QUÉ HACER:
[1] ¿Puedes transcribir del texto sobre comer insectos el fragmento que va desde "En 2050 habrá" hasta "juego los insectos."?
[2] Resume en dos oraciones el texto sobre comer insectos.

TEXTO DE LECTURA:
════════════════

La ONU insta a comer insectos para luchar contra el hambre

Un informe de esta entidad asegura que son nutritivos, variados, económicos y "hasta deliciosos"

COLPISA ROMA
Caramelos rellenos de gusanos, en Panamá./ Reuters/
Caramelos rellenos de gusanos, en Panamá./ Reuters

'Comer insectos' es la original campaña lanzada este lunes por la Organización de Naciones Unidas para la Agricultura y la Alimentación (FAO), tras descubrir a través de un importante estudio que los insectos son nutritivos, variados, económicos y "hasta deliciosos". La entidad de Naciones Unidas, liderada por el brasileño José Graziano da Silva, sostiene que los insectos son "un recurso desperdiciado", ya que son una fuente importante y fácilmente accesible de alimentos nutritivos, ricos en proteínas, que se encuentra en los bosques.

En 2050 habrá nueve mil millones de habitantes en la Tierra, y para que todos puedan llevarse algo a la boca habría que duplicar la producción actual de alimentos, alerta la FAO. Sin embargo, extender la superficie dedicada a la agricultura no es una opción sostenible, los océanos están sobreexplotados, y el cambio climático y la escasez de agua podrían complicar la situación. Por todo ello y para que no se extienda la hambruna, que sufren ya un billón de personas, la ONU cree hay que barajar otras fuentes de alimentos. Y ahí es donde entran en juego los insectos.

Según el nuevo estudio presentado por la FAO durante la Conferencia Internacional sobre los Bosques para la Seguridad Alimentaria y Nutricional, que se celebra en la sede central de Roma, los insectos forman parte de las dietas tradicionales de al menos 2.000 millones de personas. "La recolección y cría de insectos pueden generar empleos e ingresos en efectivo, hasta ahora sobre todo a nivel familiar, pero también potencialmente a nivel industrial", sostiene la entidad especializada en agricultura y alimentación. El estudio calcula que existen cerca de un millón de especies conocidas de insectos, el organismo más clasificado del planeta.

════════════════

ÍTEMS PROPORCIONADOS:
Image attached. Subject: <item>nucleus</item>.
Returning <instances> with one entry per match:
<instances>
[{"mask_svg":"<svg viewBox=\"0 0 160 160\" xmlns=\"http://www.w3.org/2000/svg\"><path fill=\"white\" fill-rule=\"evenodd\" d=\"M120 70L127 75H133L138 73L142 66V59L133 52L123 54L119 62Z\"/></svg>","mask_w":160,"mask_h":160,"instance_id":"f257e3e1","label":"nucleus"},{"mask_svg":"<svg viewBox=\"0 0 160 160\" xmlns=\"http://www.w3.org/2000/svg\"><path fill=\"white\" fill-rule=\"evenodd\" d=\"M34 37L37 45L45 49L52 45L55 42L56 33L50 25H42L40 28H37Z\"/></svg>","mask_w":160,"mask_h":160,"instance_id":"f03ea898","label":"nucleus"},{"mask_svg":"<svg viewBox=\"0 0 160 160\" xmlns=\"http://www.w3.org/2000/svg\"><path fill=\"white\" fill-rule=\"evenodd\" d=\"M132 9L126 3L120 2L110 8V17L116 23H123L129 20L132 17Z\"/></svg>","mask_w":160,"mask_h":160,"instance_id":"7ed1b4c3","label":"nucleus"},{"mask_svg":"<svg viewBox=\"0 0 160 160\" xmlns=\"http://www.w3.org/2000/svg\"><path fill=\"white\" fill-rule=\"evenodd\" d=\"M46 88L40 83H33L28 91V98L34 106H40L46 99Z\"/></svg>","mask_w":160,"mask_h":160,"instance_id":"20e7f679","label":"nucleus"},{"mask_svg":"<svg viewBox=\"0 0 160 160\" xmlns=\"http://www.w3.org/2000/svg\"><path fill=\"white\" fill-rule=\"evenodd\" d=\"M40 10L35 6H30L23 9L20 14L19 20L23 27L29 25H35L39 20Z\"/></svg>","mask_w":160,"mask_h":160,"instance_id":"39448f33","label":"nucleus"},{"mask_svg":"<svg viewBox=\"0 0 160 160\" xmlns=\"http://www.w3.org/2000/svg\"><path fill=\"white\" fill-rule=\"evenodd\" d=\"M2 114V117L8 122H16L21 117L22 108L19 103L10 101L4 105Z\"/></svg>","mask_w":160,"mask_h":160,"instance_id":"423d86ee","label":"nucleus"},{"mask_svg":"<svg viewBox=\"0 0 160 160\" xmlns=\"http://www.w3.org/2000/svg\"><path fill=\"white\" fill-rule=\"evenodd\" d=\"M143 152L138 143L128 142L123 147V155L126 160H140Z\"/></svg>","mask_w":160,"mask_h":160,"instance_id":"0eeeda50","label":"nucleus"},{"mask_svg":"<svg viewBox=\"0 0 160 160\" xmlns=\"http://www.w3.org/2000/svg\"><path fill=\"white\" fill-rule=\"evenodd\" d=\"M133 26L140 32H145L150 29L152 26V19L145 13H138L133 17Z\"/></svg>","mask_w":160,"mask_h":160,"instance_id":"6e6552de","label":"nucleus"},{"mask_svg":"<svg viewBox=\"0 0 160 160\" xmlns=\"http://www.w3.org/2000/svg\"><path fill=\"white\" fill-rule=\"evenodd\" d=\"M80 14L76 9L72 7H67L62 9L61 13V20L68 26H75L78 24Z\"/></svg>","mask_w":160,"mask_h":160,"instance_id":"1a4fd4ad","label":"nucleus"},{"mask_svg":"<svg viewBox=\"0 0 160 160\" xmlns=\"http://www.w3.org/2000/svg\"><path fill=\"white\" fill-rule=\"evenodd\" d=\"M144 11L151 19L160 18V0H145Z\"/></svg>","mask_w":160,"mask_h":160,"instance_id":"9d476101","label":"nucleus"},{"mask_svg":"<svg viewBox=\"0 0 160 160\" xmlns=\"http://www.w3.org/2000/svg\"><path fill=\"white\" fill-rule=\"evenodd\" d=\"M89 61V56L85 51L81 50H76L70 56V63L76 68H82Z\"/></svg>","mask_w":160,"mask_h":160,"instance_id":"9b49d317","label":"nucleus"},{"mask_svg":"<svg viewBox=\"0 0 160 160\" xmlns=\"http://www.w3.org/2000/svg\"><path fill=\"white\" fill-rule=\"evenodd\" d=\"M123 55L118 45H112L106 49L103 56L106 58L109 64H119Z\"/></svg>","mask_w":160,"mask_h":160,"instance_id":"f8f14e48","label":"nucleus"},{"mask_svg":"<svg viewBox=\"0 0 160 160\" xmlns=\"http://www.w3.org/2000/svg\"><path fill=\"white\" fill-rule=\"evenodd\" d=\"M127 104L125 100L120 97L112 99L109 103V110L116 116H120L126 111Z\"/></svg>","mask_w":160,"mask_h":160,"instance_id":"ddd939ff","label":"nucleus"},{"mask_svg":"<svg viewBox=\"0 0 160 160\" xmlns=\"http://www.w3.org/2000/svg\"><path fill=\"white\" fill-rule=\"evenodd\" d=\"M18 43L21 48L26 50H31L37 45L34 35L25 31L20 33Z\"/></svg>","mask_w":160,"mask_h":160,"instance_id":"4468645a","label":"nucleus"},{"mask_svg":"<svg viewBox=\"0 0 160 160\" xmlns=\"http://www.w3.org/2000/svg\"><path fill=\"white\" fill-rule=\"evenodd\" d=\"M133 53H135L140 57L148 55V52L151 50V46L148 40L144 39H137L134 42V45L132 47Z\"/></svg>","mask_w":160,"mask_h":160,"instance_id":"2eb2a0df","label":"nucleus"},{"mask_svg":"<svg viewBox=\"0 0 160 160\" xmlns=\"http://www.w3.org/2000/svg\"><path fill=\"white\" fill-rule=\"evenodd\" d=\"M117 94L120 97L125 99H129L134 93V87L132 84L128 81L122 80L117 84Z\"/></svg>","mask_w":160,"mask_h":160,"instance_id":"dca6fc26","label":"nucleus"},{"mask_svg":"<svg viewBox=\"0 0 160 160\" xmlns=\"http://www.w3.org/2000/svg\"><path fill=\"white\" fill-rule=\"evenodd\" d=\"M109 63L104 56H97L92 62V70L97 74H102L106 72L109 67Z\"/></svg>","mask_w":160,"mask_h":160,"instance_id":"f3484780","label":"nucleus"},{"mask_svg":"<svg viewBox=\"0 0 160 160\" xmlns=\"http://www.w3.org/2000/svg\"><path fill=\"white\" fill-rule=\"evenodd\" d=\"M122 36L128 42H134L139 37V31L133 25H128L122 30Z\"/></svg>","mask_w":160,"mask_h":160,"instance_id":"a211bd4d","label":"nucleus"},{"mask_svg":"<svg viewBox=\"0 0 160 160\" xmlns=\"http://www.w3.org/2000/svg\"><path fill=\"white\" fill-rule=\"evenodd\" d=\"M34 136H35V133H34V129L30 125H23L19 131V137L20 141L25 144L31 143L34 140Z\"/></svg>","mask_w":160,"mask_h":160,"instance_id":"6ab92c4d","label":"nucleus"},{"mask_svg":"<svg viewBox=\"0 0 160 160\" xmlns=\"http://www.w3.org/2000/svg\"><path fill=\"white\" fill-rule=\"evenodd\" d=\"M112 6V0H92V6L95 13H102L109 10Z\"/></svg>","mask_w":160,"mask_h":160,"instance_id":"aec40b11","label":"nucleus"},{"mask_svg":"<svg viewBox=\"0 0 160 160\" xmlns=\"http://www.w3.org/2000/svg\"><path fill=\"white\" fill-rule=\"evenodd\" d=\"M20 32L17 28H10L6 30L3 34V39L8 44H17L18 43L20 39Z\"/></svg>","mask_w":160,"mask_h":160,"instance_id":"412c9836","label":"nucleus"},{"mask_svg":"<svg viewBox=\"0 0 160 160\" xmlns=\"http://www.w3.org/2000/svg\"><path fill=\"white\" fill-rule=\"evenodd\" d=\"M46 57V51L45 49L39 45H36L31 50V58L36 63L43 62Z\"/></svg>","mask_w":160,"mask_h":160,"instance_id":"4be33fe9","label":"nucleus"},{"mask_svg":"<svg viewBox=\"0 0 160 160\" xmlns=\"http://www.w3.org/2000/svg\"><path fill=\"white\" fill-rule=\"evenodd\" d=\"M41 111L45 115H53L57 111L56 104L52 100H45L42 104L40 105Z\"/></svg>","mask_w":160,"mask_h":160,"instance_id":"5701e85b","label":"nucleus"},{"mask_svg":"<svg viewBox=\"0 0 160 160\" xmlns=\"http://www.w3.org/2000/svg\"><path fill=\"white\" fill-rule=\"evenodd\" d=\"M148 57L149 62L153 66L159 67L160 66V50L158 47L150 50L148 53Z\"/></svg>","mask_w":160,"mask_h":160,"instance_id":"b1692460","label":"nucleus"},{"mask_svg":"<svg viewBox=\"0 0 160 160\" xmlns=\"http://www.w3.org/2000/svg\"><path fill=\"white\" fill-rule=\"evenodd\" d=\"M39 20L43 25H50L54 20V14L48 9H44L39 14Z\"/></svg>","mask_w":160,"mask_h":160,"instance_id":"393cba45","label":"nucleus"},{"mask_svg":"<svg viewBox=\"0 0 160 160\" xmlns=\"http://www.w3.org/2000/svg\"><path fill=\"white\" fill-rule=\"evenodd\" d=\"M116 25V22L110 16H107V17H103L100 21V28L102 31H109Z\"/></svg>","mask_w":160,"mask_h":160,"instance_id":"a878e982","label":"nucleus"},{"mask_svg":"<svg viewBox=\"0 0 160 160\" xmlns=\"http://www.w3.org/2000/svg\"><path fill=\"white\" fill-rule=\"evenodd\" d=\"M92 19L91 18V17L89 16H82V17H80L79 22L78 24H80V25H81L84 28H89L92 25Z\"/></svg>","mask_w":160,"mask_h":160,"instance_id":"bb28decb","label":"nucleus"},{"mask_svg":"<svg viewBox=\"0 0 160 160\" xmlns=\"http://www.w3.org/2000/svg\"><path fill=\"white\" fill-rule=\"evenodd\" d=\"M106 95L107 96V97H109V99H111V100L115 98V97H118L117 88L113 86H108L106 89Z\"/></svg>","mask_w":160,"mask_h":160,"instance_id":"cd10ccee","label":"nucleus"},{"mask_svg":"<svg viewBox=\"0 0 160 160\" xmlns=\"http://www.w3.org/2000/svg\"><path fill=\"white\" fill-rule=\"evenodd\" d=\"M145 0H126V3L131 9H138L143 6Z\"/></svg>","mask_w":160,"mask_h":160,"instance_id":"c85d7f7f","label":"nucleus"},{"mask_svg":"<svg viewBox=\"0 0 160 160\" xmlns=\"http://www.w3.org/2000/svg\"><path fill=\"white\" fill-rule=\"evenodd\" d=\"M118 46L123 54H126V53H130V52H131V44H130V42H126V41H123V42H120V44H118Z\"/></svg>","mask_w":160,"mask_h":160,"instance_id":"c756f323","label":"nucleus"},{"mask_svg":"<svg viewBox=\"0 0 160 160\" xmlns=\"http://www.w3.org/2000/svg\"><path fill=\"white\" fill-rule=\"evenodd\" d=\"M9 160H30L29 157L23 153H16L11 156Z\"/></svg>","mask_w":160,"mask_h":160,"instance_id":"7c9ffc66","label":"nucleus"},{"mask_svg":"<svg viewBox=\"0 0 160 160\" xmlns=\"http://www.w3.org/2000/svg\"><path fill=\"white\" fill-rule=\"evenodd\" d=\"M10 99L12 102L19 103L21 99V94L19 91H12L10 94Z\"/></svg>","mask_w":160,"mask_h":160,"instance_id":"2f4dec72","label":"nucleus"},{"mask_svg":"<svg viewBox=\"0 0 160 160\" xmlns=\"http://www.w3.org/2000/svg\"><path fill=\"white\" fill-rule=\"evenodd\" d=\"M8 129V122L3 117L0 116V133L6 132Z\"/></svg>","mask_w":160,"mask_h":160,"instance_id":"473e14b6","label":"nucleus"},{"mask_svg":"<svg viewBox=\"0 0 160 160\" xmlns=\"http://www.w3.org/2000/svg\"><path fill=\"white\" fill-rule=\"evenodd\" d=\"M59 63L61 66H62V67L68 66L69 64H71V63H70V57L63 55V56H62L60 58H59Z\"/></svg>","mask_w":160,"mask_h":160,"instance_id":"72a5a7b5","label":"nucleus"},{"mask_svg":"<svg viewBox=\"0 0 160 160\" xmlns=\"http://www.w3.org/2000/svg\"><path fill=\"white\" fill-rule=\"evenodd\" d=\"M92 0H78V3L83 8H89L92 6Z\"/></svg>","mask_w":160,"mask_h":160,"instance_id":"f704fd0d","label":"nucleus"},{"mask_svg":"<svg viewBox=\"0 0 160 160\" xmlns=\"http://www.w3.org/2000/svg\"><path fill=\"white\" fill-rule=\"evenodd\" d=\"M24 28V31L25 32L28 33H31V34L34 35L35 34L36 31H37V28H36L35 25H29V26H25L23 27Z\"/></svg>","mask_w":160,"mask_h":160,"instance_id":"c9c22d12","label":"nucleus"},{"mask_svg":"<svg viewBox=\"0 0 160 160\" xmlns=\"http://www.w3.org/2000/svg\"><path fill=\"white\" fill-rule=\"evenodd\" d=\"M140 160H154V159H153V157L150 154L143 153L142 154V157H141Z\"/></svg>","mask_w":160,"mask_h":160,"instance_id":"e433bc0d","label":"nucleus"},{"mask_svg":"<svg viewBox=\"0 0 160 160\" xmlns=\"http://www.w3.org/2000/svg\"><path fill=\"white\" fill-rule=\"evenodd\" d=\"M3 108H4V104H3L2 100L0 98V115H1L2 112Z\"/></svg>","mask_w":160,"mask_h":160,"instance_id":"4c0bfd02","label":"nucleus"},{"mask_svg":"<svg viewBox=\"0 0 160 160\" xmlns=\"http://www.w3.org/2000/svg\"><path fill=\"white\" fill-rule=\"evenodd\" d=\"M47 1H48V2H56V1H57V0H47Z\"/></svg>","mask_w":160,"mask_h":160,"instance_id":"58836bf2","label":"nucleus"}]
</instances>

════════════════

RESPUESTAS NUMERADAS:
[1]
En 2050 habrá nueve mil millones de habitantes en la Tierra, y para que todos puedan llevarse algo a la boca habría que duplicar la producción actual de alimentos, alerta la FAO. Sin embargo, extender la superficie dedicada a la agricultura no es una opción sostenible, los océanos están sobreexplotados, y el cambio climático y la escasez de agua podrían complicar la situación. Por todo ello y para que no se extienda la hambruna, que sufren ya un billón de personas, la ONU cree hay que barajar otras fuentes de alimentos. Y ahí es donde entran en juego los insectos.

[2] La FAO lanzó la campaña 'Comer insectos' tras un estudio que los considera nutritivos, variados, económicos y "hasta deliciosos", además de un recurso desperdiciado y rico en proteínas. Como en 2050 habrá nueve mil millones de habitantes y ampliar la agricultura no es sostenible, la ONU propone los insectos, que ya forman parte de la dieta de al menos 2.000 millones de personas y podrían generar empleo e ingresos.